» Actions requises
[a] Remplacez "méfiant" par "sceptique" dans le passage de la critique de film qui commence par "Je suis d'ordinaire" et se poursuit jusqu'à "spectateurs, je m'abstiens...)", puis donnez ce passage modifié.
[b] Comptez les lignes des enregistrements où figure la chaîne "pyautogui" et indiquez uniquement ce nombre.

» Document
━━━━━━━━━━━━━━━━━━━━━━━━━━━━━━

Je suis d'ordinaire plutôt méfiant avec les "phénomènes de foule" cinématographiques, les unanimités louangeuses, les dithyrambes simultanées, surtout quand je n'ai pas encore vu le film en question (en général, passé le premier million de spectateurs, je m'abstiens...)
Nous avions envisagé (avant que certains ne le voient en prévisionnement et démarrent ding-dong! le concert laudatif) de le projeter dans le bôô cinéma, dans le cadre d'un jumelage franco-polonais, mais il est apparu hélas  impossible, pour des raisons évidentes lorsqu'on a vu le film, de le projeter  à cette occasion. Nous le ferons plus tard, et je suis donc allé le voir à Besac, dans mon Plazza Victor Hugo chéri, où le bouche-à-oreille (et la campagne de pub) remplissai(en)t à ras-bord la salle quand le film y était projeté. Mais qu'avait-il donc de si merveilleux et de si (téléramesquement) ju-bi-la-toire ?
A priori, cette histoire d'une jeune fille qui, avant de prononcer ses voeux pour devenir bonne soeur, découvre qu'elle est juive et que le reste de sa famille, juive aussi, a été exterminée par les gentils polonais, fait donc un bout de route avec sa tante alcoolo ex-procureur, haute en couleurs, n'avais pas forcément l'air si folichone que ça, tout ça en vo, en noir et blanc et en "format carré"... Ce qui donc aurait dû attirer au bas mot quatorze spectateur(e)s et basta, à l'image des autres beaux films en noir et blanc en v.o et/ou en format carré que nous projetons habituellement. Sauf que non non, le bouche-à-oreille s'est spontanément embrasé et  le compteur de spectateurs s'est mis à crépiter, en même temps que les critiques extasiées des journaux dans les (autres) journaux. Je ne sais pas exactement combien d'ajectifs existent pour dire que c'est bien, mais ils ont dû à l'heure où j'écris tous être utilisés.
Se serait-il produit le même curieux phénomène qui avait piédestalisé l'engouement de masse suscité par Le grand silence (me souviens-je bien du titre ?) un documentaire de hmmm heures sur les frères d'un couvent (trappiste ? je ne suis plus sûr). La bondieusitude susciterait-elle l'enthousiasme ? En ces temps troublés de manipulations de l'opinion (et de gens crédules) par des cathos d'extrême-droite, j'aurais tendance à être méfiant... Noyauteraient-ils aussi nos opinions cinéphiles ? Arghhh... (je suis très parano, je sais...)

Et le film, alors ?

━━━━━━━━━━━━━━━━━━━━━━━━━━━━━━

» Enregistrements conservés
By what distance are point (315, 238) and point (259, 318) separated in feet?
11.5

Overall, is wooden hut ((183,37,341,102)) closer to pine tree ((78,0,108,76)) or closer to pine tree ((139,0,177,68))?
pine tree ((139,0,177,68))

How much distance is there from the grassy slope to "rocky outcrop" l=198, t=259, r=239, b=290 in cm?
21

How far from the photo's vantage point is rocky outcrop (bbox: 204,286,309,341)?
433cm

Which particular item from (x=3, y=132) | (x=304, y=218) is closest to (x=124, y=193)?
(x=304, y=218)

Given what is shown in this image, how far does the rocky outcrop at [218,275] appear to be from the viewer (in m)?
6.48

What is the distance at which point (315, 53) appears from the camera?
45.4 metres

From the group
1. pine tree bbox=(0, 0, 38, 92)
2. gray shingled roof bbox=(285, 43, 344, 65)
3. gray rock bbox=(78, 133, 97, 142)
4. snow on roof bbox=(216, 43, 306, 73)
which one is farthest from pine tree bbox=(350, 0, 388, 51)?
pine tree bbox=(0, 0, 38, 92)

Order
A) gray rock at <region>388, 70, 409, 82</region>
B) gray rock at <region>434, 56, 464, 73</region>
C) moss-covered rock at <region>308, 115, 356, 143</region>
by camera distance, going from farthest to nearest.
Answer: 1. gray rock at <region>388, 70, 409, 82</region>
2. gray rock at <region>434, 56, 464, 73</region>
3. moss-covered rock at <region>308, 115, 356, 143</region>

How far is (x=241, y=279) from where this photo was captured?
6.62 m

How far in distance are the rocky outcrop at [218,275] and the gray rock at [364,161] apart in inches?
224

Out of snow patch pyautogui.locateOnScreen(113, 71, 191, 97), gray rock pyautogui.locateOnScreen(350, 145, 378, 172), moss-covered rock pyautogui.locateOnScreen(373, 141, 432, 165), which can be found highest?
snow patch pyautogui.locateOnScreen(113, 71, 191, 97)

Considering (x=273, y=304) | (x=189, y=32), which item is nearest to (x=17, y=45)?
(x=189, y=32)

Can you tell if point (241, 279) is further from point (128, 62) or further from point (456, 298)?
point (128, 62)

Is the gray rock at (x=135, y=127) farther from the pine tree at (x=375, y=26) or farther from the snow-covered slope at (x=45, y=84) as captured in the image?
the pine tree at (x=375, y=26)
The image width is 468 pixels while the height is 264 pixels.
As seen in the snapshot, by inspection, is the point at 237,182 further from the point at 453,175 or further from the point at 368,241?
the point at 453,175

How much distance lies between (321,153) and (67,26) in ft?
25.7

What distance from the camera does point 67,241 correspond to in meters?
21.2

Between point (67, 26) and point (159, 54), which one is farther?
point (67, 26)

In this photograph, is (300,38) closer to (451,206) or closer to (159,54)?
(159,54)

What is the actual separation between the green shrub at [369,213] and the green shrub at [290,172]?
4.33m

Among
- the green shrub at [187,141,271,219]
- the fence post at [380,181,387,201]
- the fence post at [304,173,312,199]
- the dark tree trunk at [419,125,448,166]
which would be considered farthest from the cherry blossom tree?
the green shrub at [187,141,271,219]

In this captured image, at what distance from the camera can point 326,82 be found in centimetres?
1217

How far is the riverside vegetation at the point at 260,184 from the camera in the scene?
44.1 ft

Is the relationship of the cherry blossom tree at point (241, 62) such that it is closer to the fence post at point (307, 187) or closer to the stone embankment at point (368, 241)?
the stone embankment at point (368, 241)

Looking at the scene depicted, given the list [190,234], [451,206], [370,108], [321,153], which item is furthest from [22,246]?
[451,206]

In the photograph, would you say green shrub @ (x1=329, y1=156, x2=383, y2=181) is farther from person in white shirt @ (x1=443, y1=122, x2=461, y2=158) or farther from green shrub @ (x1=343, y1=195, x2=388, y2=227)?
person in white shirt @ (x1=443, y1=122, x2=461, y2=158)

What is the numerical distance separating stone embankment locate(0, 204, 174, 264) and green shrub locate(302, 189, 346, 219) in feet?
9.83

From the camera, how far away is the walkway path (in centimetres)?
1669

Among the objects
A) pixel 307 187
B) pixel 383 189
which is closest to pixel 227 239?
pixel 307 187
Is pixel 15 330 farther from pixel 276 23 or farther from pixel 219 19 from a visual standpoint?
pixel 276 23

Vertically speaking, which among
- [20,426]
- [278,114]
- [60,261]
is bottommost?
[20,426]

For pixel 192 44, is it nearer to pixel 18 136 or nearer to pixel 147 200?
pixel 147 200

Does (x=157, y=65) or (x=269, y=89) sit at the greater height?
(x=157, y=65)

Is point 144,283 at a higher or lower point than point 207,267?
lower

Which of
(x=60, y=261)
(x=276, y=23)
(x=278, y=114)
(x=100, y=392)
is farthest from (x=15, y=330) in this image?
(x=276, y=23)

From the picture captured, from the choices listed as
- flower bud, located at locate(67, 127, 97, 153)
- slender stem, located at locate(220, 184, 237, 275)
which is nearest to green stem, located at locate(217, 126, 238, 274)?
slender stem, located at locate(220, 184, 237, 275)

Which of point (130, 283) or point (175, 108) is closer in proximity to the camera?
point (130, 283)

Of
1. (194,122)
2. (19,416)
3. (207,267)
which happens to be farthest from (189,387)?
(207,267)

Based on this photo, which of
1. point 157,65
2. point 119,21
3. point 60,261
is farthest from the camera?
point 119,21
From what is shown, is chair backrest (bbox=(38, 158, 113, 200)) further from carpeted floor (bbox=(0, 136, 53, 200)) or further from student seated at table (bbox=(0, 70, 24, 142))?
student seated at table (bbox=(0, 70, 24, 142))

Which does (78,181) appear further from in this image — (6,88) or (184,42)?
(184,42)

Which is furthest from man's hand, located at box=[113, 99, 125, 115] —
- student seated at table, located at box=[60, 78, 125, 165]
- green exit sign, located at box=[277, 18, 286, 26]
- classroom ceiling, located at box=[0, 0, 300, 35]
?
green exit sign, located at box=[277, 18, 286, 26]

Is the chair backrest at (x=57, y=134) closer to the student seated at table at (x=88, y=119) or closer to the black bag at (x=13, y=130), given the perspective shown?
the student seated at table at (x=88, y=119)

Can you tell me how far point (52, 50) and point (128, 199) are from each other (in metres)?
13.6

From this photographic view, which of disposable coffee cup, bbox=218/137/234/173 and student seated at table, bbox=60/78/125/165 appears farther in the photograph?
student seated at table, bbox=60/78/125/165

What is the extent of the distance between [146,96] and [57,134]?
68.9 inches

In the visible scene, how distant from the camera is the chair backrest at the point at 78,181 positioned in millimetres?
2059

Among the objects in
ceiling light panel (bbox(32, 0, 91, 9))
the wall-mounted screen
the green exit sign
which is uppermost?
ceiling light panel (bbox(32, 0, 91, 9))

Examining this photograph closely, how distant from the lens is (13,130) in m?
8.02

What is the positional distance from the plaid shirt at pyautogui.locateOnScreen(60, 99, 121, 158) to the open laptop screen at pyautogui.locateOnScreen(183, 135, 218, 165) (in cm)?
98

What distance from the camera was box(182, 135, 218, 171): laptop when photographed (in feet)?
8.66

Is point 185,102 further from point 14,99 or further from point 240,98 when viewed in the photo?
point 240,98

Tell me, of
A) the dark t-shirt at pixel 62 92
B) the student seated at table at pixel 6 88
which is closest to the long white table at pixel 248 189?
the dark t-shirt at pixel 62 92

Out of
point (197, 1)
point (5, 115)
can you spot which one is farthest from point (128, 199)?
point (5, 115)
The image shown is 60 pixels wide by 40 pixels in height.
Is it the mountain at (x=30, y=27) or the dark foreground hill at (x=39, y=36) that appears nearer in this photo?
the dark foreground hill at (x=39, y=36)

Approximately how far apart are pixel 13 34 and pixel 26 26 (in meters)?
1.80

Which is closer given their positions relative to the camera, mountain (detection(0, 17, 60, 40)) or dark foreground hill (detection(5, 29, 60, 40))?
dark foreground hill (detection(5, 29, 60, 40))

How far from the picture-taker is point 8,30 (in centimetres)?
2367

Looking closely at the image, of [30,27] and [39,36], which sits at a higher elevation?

━━━━━━━━━━━━━━━━━━━━━━━━━━━━━━

» Réponses par tâche
[a]
Je suis d'ordinaire plutôt sceptique avec les "phénomènes de foule" cinématographiques, les unanimités louangeuses, les dithyrambes simultanées, surtout quand je n'ai pas encore vu le film en question (en général, passé le premier million de spectateurs, je m'abstiens...)

[b] 3